Councilwoman Verner said details in the search warrant documents demonstrate a lack of judgment.

“For me it was disconcerting to learn that there are additional witness statements that involve the mayor offering jobs for the purpose of pursuing personal sexual relationships,” she said, and that one of the individuals had “no other basis for receiving a job from the city of Spokane.”

“It appears his (West’s) willingness to offer what he considers to be the perks of his office was not very tightly controlled,” Verner said.

“For me this reinforces the previous positions that I and other council members have taken that there is a legitimate basis for us to be concerned about the mayor’s behavior,” Verner said, adding “he apparently has an unusual sense of propriety about his actions as mayor.”

Verner said the community has split into two camps on the West controversy – those who want the mayor out and those who want to wait for evidence.

“If the FBI could persuade a United States magistrate to issue this search warrant, that’s pretty compelling, and I look forward to the ultimate release of the results of all the numerous items that were seized from the mayor’s home,” she said.

After news stories first documented the mayor’s activities on May 5, West took a 10-day leave of absence before returning to City Hall to serve the remaining 29 months in his term. He has defied not only the council, but the Spokane Regional Chamber of Commerce, the Spokane Regional Convention and Visitors Bureau, the Spokane Area Economic Development Council, and the Spokane County Republican Party, which have publicly urged him to step down.

The City Council passed its resolution calling for his resignation on May 31, the same day West appeared on the nationally televised “Today” show in an effort to both defend himself and explain his actions.

A recall petition brought by a North Side woman is pending before the state Supreme Court on an appeal by West and his attorneys. A hearing is scheduled later this month.

After the scandal first arose, West apologized to city employees and the community.

In an e-mail in June to a city resident, West said, “I’ve decided to fill the emptiness in my life that I was trying to fill through other means with a relationship with God. I’m reading a proverb and three psalms a day and am attending church on a regular basis for the first time in my life and it’s been wonderful and I’ve felt very welcomed. I also meet weekly with a few pastors and they are very supportive.”

Rodgers noted that printouts from Gay.com were seized from his desk and garbage can, suggesting West may not have sworn off his behavior “unless you didn’t empty your garbage can since May 5th.”

Rodgers, who read the FBI’s search warrant documents Friday afternoon, said, “I think they are probably going to build an extremely good case.”

“Of course they are going after everything in his house, all of his personal computers, it looks like the title for his house, credit cards, debt, anything associated with what he could be doing,” she said.
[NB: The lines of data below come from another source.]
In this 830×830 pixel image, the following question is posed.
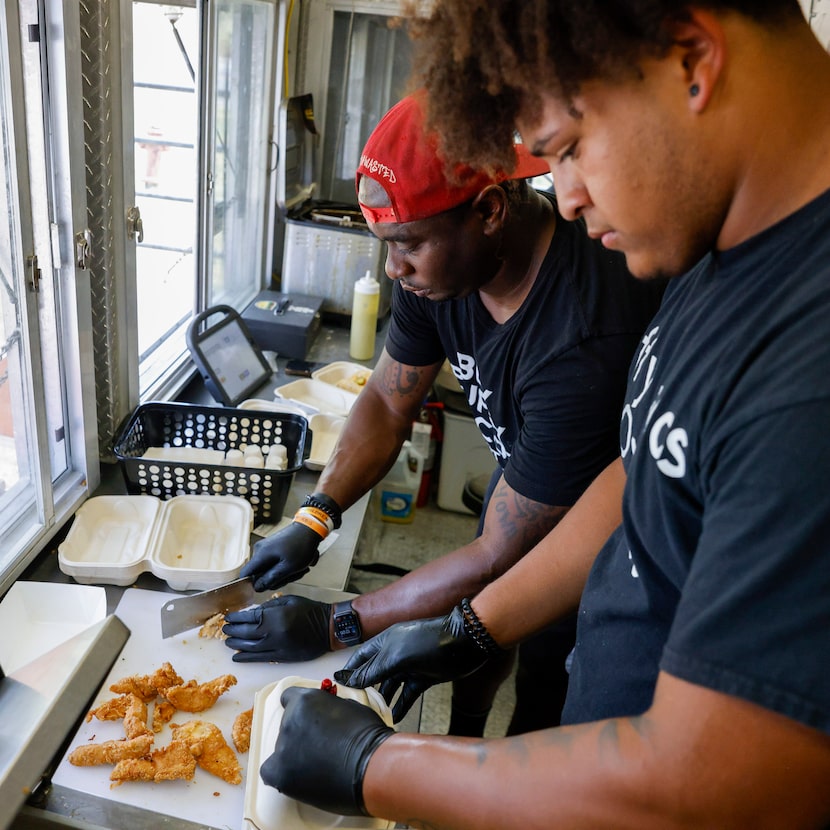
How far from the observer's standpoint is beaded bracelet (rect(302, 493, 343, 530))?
1769 millimetres

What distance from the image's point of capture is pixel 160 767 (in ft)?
3.94

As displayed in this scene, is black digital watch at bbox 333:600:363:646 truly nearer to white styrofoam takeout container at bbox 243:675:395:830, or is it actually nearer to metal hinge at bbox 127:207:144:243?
white styrofoam takeout container at bbox 243:675:395:830

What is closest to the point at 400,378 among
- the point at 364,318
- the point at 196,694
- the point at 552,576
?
the point at 552,576

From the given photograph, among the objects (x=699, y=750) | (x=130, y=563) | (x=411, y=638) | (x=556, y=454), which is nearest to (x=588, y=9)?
(x=699, y=750)

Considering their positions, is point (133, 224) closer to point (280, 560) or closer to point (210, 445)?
point (210, 445)

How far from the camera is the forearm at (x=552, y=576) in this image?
4.16 ft

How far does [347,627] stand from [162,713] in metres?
0.37

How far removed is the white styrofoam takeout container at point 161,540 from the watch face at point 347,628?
0.88 ft

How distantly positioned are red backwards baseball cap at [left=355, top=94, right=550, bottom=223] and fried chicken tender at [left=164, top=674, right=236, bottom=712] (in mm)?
896

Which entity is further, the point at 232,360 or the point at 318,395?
the point at 318,395

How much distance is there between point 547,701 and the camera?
2000 millimetres

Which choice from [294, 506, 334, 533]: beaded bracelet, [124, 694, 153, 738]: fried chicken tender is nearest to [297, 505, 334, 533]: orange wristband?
[294, 506, 334, 533]: beaded bracelet

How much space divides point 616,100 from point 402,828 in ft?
3.56

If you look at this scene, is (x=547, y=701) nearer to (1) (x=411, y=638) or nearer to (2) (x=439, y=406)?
(1) (x=411, y=638)
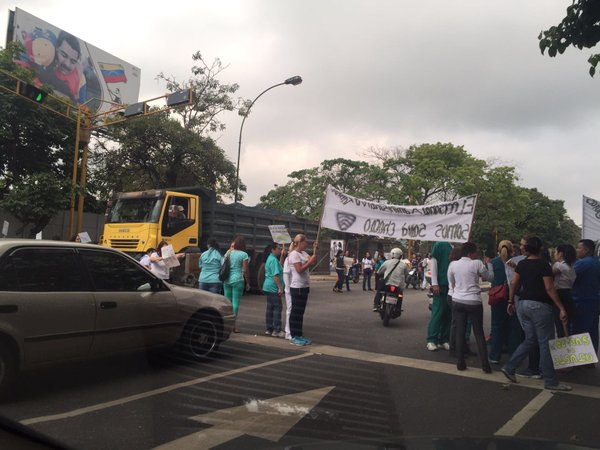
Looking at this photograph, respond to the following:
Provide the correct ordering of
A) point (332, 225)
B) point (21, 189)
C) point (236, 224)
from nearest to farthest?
point (332, 225) < point (236, 224) < point (21, 189)

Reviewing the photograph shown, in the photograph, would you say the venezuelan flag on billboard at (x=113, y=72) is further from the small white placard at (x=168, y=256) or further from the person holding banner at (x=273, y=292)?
the person holding banner at (x=273, y=292)

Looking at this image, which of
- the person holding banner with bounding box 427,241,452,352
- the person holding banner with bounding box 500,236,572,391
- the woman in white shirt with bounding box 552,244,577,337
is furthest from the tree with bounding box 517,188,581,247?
the person holding banner with bounding box 500,236,572,391

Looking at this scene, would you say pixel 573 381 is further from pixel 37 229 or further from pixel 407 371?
pixel 37 229

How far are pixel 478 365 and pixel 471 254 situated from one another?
4.98 ft

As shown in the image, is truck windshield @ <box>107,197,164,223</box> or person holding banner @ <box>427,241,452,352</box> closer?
person holding banner @ <box>427,241,452,352</box>

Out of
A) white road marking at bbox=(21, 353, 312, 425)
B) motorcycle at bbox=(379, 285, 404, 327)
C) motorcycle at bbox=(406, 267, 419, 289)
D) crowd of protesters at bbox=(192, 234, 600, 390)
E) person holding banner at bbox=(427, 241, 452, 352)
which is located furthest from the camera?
motorcycle at bbox=(406, 267, 419, 289)

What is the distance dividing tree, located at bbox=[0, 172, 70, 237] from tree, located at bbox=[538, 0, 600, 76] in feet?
48.2

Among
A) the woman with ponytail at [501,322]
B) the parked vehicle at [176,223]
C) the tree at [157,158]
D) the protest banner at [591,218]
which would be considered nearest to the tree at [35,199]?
the parked vehicle at [176,223]

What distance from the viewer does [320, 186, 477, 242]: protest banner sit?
26.7 ft

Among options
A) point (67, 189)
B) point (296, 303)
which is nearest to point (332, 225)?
point (296, 303)

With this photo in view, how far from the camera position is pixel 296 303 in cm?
748

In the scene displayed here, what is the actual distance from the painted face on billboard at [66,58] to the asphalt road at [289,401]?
112 ft

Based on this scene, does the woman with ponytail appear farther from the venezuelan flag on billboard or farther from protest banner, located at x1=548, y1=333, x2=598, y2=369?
the venezuelan flag on billboard

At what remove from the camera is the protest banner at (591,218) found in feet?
29.8
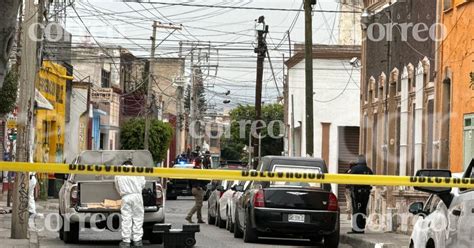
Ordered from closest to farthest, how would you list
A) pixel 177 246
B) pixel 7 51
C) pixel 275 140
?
pixel 7 51 → pixel 177 246 → pixel 275 140

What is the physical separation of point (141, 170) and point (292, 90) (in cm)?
4271

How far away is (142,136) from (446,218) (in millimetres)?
56629

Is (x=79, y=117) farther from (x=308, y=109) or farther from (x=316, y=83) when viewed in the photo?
(x=308, y=109)

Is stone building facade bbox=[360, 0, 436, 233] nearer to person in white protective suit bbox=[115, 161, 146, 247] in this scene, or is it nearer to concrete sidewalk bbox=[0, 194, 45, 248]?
person in white protective suit bbox=[115, 161, 146, 247]

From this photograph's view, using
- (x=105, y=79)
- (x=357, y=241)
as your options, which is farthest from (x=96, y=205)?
(x=105, y=79)

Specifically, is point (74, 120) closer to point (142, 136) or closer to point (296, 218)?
point (142, 136)

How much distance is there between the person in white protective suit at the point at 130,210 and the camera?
56.8ft

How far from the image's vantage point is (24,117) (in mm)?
18969

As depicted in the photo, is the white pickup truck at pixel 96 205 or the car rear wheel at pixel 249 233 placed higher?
the white pickup truck at pixel 96 205

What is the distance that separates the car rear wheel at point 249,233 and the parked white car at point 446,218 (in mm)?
8104

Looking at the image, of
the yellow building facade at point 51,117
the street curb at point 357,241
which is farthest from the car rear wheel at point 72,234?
the yellow building facade at point 51,117

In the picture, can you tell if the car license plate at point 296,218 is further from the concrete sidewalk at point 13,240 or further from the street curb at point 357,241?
the concrete sidewalk at point 13,240

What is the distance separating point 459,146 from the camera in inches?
886

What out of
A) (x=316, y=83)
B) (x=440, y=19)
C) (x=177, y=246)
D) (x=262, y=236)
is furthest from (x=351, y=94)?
(x=177, y=246)
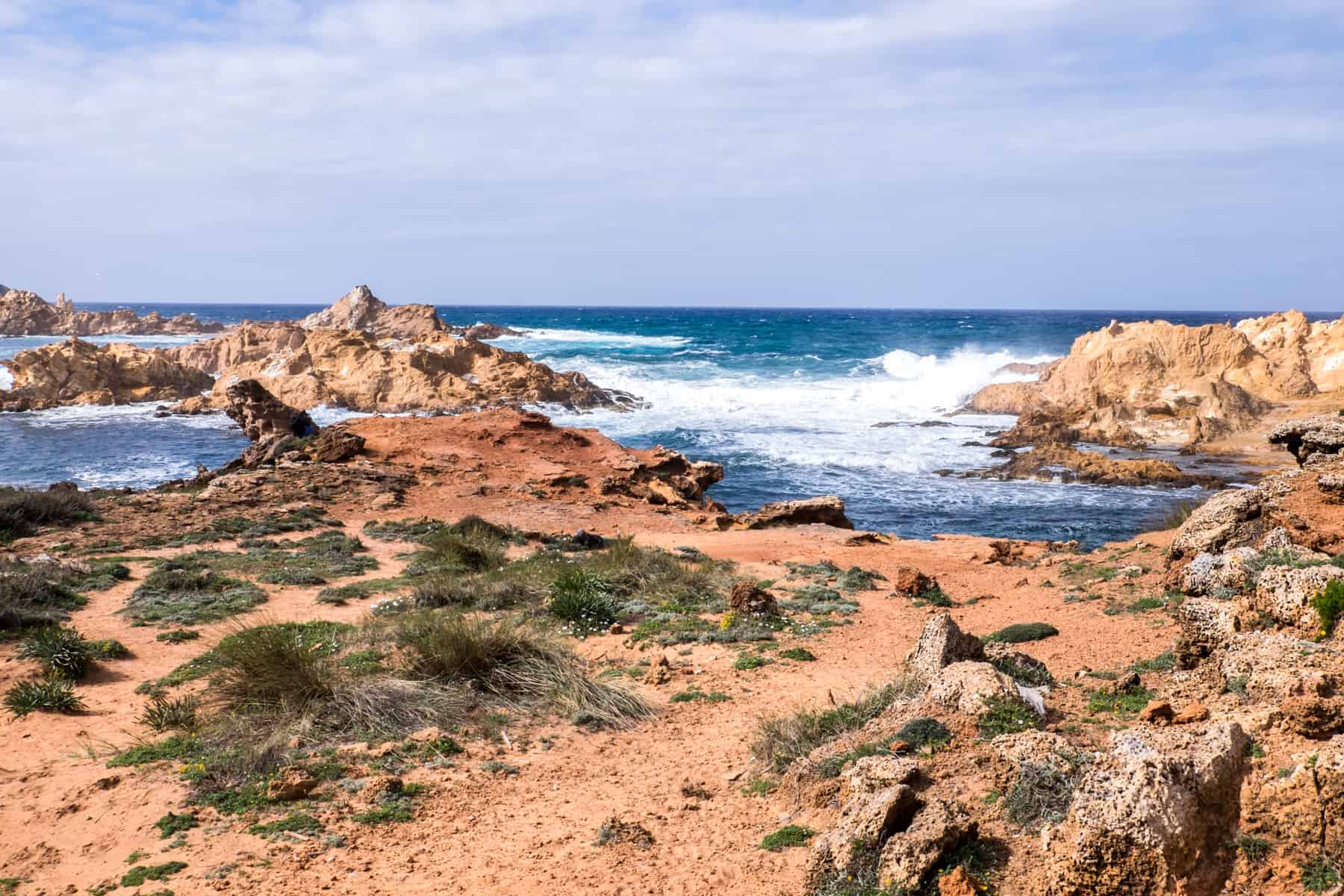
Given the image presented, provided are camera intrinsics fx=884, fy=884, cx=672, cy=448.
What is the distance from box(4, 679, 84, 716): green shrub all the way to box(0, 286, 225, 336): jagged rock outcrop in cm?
7547

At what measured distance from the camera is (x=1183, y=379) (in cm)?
3173

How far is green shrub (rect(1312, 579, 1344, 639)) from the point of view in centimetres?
594

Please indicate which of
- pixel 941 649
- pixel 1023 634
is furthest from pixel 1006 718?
pixel 1023 634

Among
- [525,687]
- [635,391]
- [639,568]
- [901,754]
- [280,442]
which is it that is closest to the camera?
[901,754]

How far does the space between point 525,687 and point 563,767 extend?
1.34 metres

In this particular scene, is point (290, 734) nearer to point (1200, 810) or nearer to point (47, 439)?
point (1200, 810)

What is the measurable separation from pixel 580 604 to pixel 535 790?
4.13 m

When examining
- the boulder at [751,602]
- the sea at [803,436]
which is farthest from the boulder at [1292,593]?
the sea at [803,436]

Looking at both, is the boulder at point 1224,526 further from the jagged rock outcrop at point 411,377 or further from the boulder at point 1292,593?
the jagged rock outcrop at point 411,377

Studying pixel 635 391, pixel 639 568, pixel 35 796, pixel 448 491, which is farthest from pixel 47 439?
pixel 35 796

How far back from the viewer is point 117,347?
135ft

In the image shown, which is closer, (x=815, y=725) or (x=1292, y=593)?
(x=1292, y=593)

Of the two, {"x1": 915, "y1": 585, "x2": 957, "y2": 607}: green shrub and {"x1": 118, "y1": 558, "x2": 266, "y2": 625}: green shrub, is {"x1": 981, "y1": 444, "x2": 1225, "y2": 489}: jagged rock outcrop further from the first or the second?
{"x1": 118, "y1": 558, "x2": 266, "y2": 625}: green shrub

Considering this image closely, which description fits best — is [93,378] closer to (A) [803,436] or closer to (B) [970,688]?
(A) [803,436]
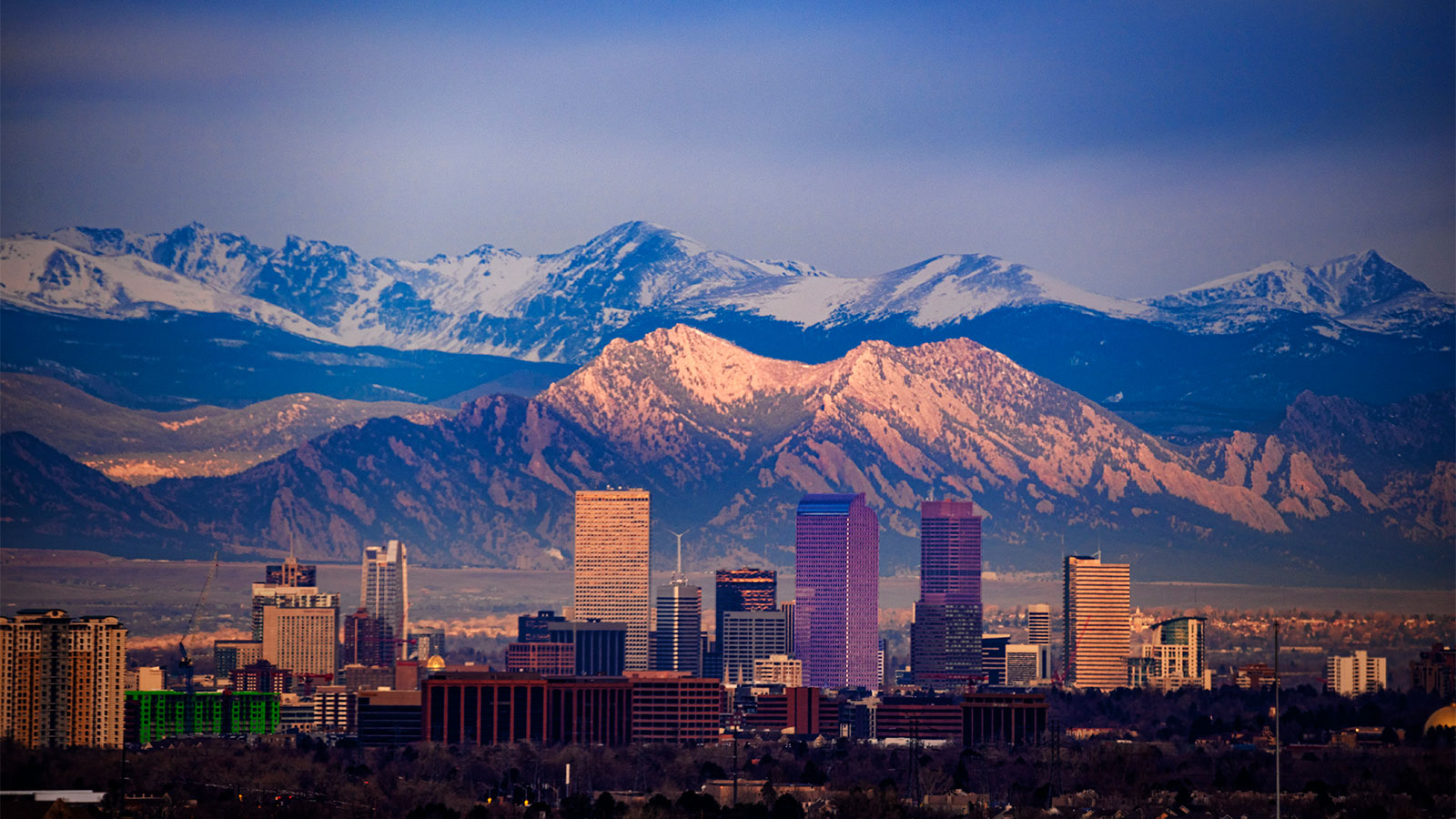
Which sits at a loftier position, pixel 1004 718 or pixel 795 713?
pixel 1004 718

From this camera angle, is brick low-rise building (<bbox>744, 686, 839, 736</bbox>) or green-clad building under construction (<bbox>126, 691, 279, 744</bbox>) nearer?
green-clad building under construction (<bbox>126, 691, 279, 744</bbox>)

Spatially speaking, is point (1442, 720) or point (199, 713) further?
point (199, 713)

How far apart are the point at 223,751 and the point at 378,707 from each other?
28402mm

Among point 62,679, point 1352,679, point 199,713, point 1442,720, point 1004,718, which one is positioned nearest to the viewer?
point 62,679

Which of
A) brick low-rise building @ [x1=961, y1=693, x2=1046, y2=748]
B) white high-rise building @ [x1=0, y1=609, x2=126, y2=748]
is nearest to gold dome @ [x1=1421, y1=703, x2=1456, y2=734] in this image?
brick low-rise building @ [x1=961, y1=693, x2=1046, y2=748]

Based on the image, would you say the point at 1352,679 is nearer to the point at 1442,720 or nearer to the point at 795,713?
the point at 795,713

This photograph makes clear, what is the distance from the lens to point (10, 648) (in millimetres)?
140125

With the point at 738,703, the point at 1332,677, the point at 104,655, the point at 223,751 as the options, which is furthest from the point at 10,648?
the point at 1332,677

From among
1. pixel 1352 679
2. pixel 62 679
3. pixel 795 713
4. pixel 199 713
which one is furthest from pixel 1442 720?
pixel 62 679

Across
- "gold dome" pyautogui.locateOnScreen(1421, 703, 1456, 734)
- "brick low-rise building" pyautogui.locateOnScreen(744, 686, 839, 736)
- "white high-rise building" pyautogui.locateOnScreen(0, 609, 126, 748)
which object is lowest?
"brick low-rise building" pyautogui.locateOnScreen(744, 686, 839, 736)

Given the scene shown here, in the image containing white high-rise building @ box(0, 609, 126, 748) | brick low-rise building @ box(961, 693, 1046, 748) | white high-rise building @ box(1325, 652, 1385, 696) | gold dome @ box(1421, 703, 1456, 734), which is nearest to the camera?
white high-rise building @ box(0, 609, 126, 748)

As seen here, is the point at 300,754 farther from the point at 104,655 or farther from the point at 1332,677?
the point at 1332,677

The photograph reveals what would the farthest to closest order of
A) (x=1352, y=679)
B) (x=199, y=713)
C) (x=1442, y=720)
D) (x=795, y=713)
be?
(x=1352, y=679) < (x=795, y=713) < (x=199, y=713) < (x=1442, y=720)

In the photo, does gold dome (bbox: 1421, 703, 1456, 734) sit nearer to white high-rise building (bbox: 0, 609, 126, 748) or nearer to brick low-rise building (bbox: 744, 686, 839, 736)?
brick low-rise building (bbox: 744, 686, 839, 736)
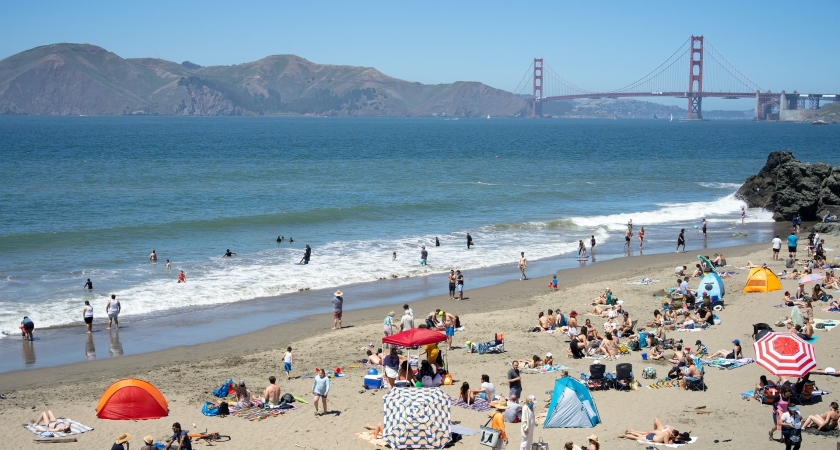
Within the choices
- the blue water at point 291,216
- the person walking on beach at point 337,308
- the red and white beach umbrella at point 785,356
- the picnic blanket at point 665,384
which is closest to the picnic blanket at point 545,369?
the picnic blanket at point 665,384

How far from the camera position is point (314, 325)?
20609mm

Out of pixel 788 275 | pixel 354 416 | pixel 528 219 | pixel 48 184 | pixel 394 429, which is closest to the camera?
pixel 394 429

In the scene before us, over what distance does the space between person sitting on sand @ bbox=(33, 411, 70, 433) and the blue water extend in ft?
27.2

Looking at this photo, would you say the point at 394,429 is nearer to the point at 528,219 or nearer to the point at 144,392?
the point at 144,392

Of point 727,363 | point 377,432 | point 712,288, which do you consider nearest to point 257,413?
point 377,432

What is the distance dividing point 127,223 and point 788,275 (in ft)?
94.7

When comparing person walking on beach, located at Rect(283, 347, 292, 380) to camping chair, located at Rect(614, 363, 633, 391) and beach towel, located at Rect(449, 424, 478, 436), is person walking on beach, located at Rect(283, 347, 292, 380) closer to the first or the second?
beach towel, located at Rect(449, 424, 478, 436)

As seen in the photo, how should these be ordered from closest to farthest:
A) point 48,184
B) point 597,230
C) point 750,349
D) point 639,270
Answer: point 750,349
point 639,270
point 597,230
point 48,184

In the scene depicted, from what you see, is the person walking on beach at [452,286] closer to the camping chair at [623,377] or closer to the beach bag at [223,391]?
the camping chair at [623,377]

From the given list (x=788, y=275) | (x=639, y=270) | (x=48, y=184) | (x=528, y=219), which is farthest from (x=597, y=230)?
(x=48, y=184)

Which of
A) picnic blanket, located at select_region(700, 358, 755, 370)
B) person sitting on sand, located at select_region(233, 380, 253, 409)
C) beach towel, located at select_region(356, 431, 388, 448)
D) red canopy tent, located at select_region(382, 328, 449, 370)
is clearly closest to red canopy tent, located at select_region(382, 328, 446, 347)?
red canopy tent, located at select_region(382, 328, 449, 370)

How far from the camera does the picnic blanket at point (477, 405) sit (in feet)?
44.0

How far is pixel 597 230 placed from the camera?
37.4 metres

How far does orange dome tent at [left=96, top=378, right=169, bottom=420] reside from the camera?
524 inches
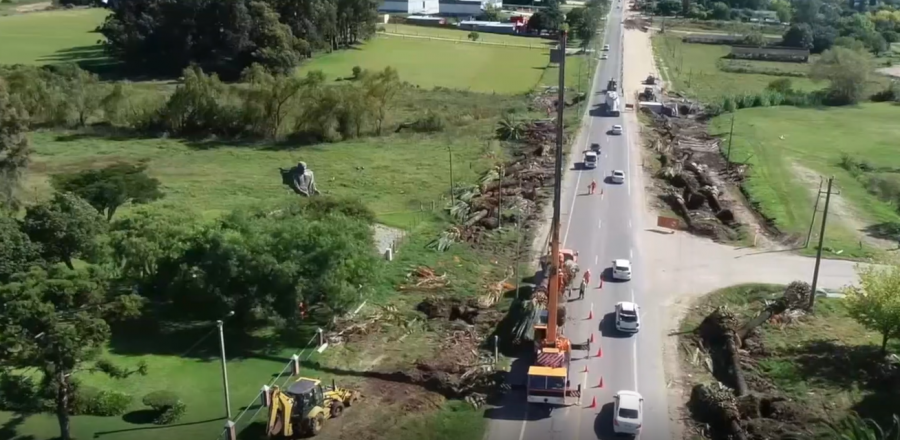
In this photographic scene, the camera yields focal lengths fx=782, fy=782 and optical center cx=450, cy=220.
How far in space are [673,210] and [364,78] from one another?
37.2 meters

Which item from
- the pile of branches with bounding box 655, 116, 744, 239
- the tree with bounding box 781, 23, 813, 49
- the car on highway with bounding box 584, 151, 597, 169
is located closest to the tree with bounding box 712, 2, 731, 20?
the tree with bounding box 781, 23, 813, 49

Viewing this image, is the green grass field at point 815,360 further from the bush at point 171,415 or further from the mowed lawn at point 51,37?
the mowed lawn at point 51,37

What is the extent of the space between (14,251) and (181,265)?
6.68 metres

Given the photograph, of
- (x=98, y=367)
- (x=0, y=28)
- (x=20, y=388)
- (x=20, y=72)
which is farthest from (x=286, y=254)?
(x=0, y=28)

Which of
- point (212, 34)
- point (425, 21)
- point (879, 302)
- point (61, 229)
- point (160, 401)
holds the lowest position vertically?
point (160, 401)

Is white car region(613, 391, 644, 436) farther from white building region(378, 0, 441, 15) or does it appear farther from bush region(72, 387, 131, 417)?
white building region(378, 0, 441, 15)

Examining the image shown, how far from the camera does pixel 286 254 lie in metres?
31.8

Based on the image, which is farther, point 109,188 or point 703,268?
point 109,188

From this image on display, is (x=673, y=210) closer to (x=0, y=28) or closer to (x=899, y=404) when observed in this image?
(x=899, y=404)

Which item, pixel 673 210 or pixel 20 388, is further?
A: pixel 673 210

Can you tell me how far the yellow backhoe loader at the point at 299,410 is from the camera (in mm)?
25469

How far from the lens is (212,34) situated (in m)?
99.1

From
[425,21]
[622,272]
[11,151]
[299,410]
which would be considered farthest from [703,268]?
[425,21]

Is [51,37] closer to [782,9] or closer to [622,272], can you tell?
[622,272]
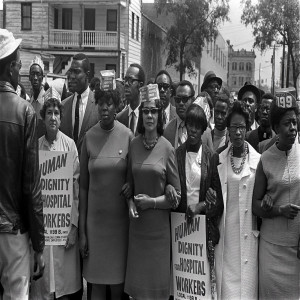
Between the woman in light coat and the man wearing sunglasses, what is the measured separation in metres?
1.13

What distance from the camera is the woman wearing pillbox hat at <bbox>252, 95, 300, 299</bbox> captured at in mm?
4262

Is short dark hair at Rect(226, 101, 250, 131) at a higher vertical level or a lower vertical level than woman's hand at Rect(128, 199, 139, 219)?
higher

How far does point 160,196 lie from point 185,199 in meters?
0.29

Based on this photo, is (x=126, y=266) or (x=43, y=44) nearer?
(x=126, y=266)

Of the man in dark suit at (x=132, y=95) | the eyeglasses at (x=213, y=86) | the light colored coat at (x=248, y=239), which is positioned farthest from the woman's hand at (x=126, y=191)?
the eyeglasses at (x=213, y=86)

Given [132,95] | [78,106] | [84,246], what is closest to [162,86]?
[132,95]

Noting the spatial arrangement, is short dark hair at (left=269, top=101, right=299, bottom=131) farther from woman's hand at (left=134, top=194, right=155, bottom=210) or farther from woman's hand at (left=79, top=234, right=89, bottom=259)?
woman's hand at (left=79, top=234, right=89, bottom=259)

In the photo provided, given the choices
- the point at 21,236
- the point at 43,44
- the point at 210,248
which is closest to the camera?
the point at 21,236

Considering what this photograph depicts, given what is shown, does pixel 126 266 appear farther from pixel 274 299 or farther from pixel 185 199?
pixel 274 299

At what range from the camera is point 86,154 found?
4.89m

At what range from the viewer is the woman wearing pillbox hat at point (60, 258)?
4992 mm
“This is pretty extensive when you take a look at the search warrant.”

Apple said he was pleased the FBI is moving ahead with its investigation.

“They’ve undoubtedly interviewed a number of people, looked at present evidence. They’ve apparently got enough information to go to a judge and get this warrant,” Apple said.

Council members Al French and Joe Shogan were unavailable for comment. Councilman Brad Stark declined to talk about the FBI investigation because, he said, it is not a matter before the council.

Verner said, “What they find and what they’ve confiscated is going to be the real truth.”